Coronavirus (COVID-19) Response • Up-to-date information, assistance, and resources from across state government. Learn more.
RICHMOND—Governor Northam announced today that December General Fund revenue decreased 5.7 percent from the previous year, mainly due to a significant drop in individual estimated payments received ahead of the January 15th due date. Sources most closely tied to economic activity—payroll withholding and sales tax collections—posted strong growth. On a fiscal year-to-date basis, total revenue collections rose 1.5 percent through December, trailing the revised annual forecast of 5.9 percent growth.

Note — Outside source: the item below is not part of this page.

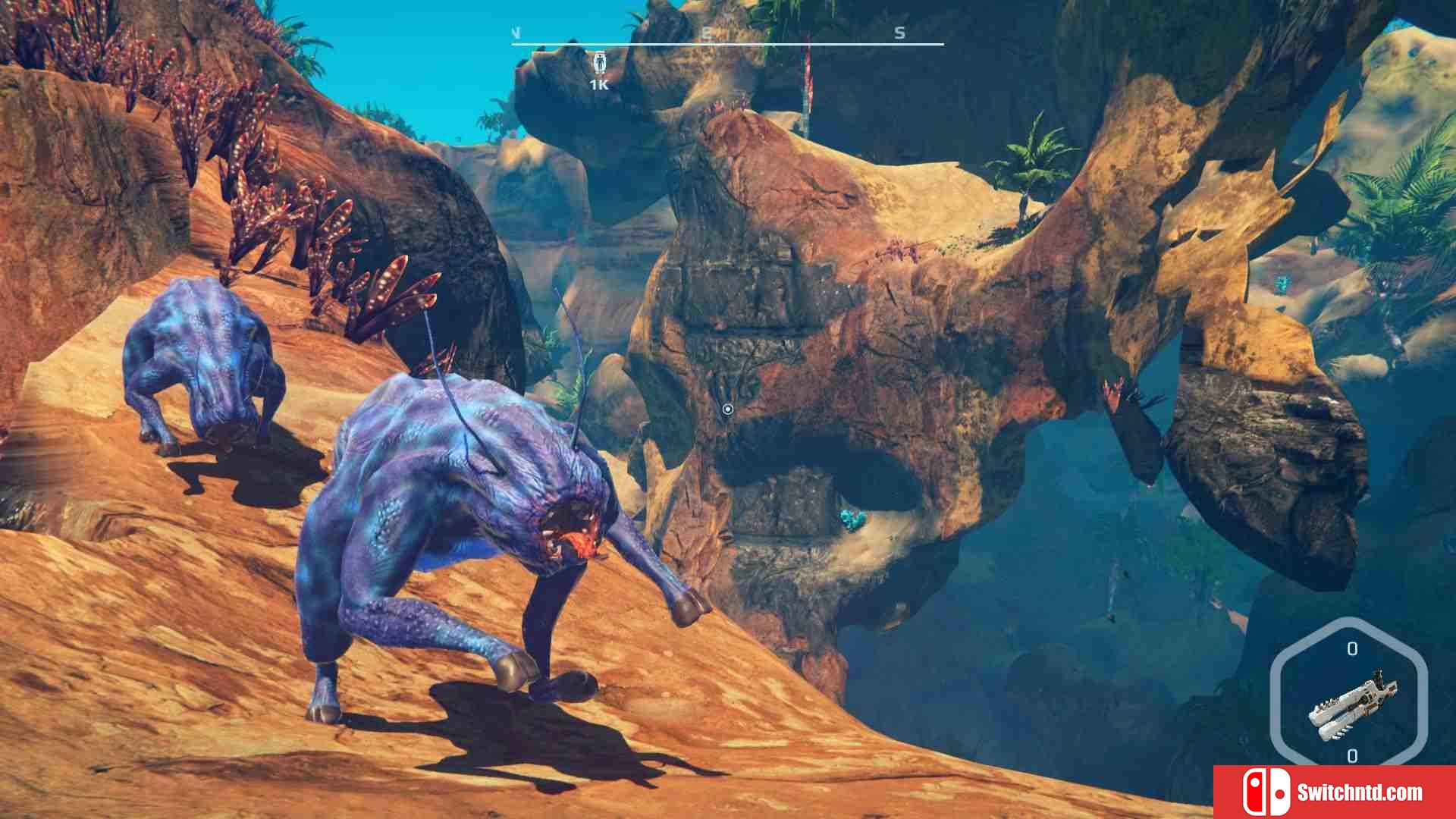 《星球流浪者（Planet Nomads）》v0.6.1 3DM免安装未加密版[EN]_4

Although collections are lagging the annual estimate, growth is expected to be higher in the second half of the fiscal year due to effects of the federal Tax Cuts and Jobs Act. Because the timing of payments at this time of year can distort growth in several sources, December and January collections should be viewed together to accurately assess growth. This is especially true for nonwithholding receipts where fourth quarter estimated payments for the calendar year are normally split between December and January. As a result of the federal Tax Cuts and Jobs Act, last December’s individual estimated payments totaled $403.8 million as compared to this year’s $108 million.
“This report indicates that the underlying fundamentals of Virginia’s economy remain strong,” said Governor Northam. “As we begin this General Assembly session in Richmond, we have the opportunity to ensure positive revenue growth for the rest of the year by keeping our focus on creating well-paid, 21st century jobs, and investing in core priorities that will continue to expand and diversify our economic base.”

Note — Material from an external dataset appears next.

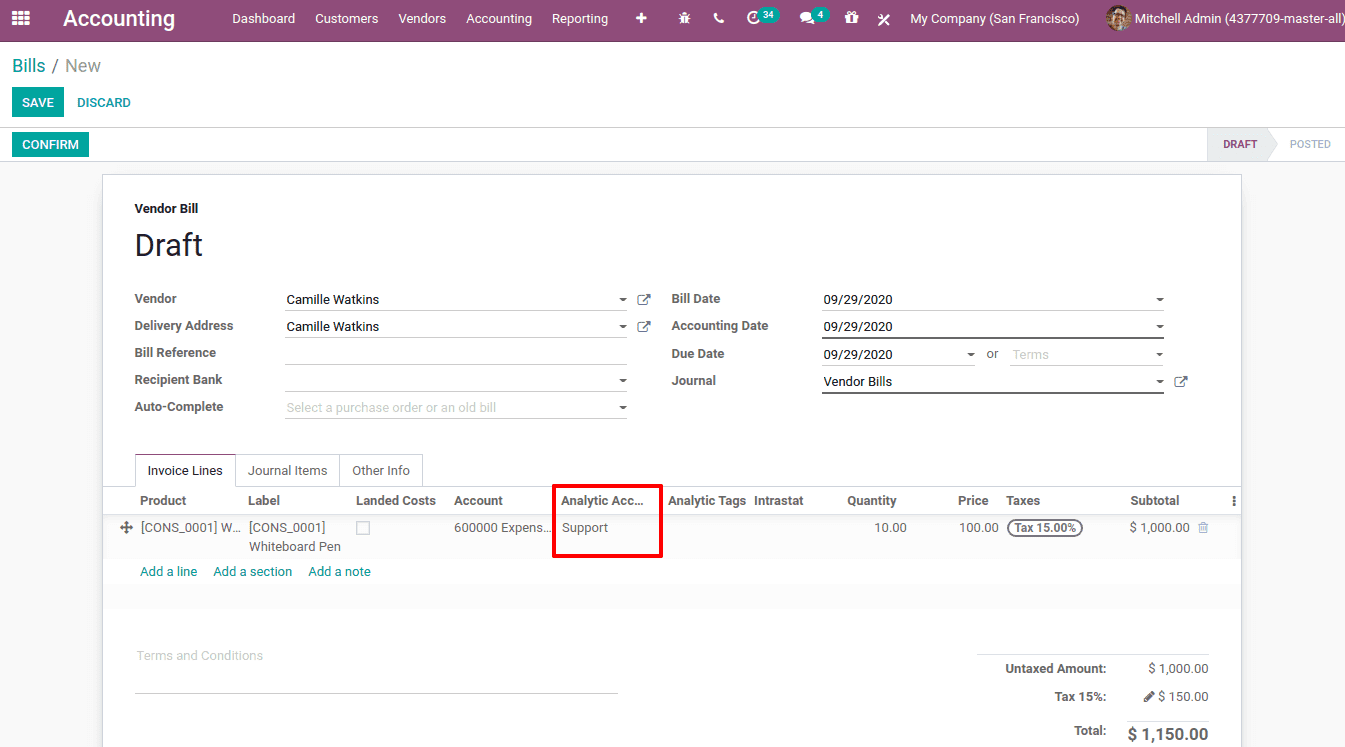 analytical-account-tags-odoo-14-cybrosys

Collections of payroll withholding taxes rose a strong 11.9 percent in December. Through the end of December, the partial federal government shutdown has had no effect on receipts because payments are received from agencies at the beginning of the month, prior to the start of the shutdown. Collections of sales and use taxes, reflecting November sales, were up 7.7 percent in December. November represents the beginning of the holiday shopping season and a clearer assessment of the season will be possible after receiving December sales tax payments due in January. Finally, collections of wills, suits, deeds, and contracts—mainly recordation tax collections—were $32.0 million in December, compared with $32.4 million in December of last year for a decline of 1.3 percent.
Year-to-date, withholding collections are 4.5 percent ahead of the same period last year and ahead of the revised annual estimate of 3.8 percent growth. Year to-date collections of nonwithholding were $828.2 million compared with $1,045.5 million in the same period last year, a 20.8 percent decline compared with the annual estimate of a 15.2 percent increase. A clearer assessment of growth will be possible at the end of January, when all quarterly payments have been received and December and January collections can be considered together. However, since some of the extremely large payments from individuals received last December were in fact a proxy for their May 1st final payment, it may be until May before a complete analysis can be done.
On a year-to-date basis, sales tax collections have risen 4.8 percent, ahead of the annual estimate of 3.7 percent growth. Corporate income tax collections for the first half of the fiscal year have risen 1.2 percent from the same period last year, but are behind the annual estimate of a 5.6 percent increase. On a fiscal year-to-date basis, total revenue collections rose 1.5 percent through December, behind the revised annual forecast of 5.9 percent growth.